--- SHORT TASK ---
Retype all of the material below word for word, leaving out the pictures.

======== DATA FOR THIS EXERCISE ========

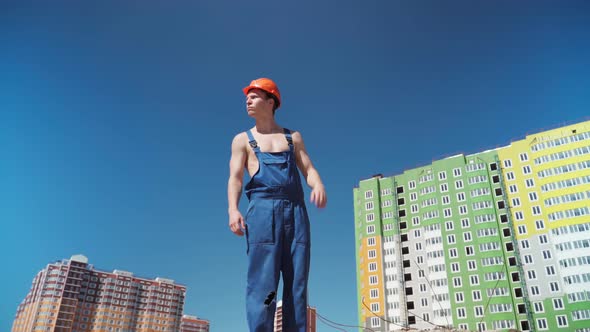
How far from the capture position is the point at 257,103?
5668 millimetres

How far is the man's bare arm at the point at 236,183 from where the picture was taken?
16.3 feet

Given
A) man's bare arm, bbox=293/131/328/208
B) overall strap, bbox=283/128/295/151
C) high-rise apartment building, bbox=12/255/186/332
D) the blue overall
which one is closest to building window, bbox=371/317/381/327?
high-rise apartment building, bbox=12/255/186/332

========

--- TASK OUTPUT ---
How far from the capture position is the point at 257,103?
5668 millimetres

How far is the man's bare arm at the point at 236,183 from where the picture was taken?
16.3 feet

Given
A) man's bare arm, bbox=293/131/328/208
B) overall strap, bbox=283/128/295/151
C) high-rise apartment building, bbox=12/255/186/332
D) the blue overall
which one is closest to building window, bbox=371/317/381/327?
high-rise apartment building, bbox=12/255/186/332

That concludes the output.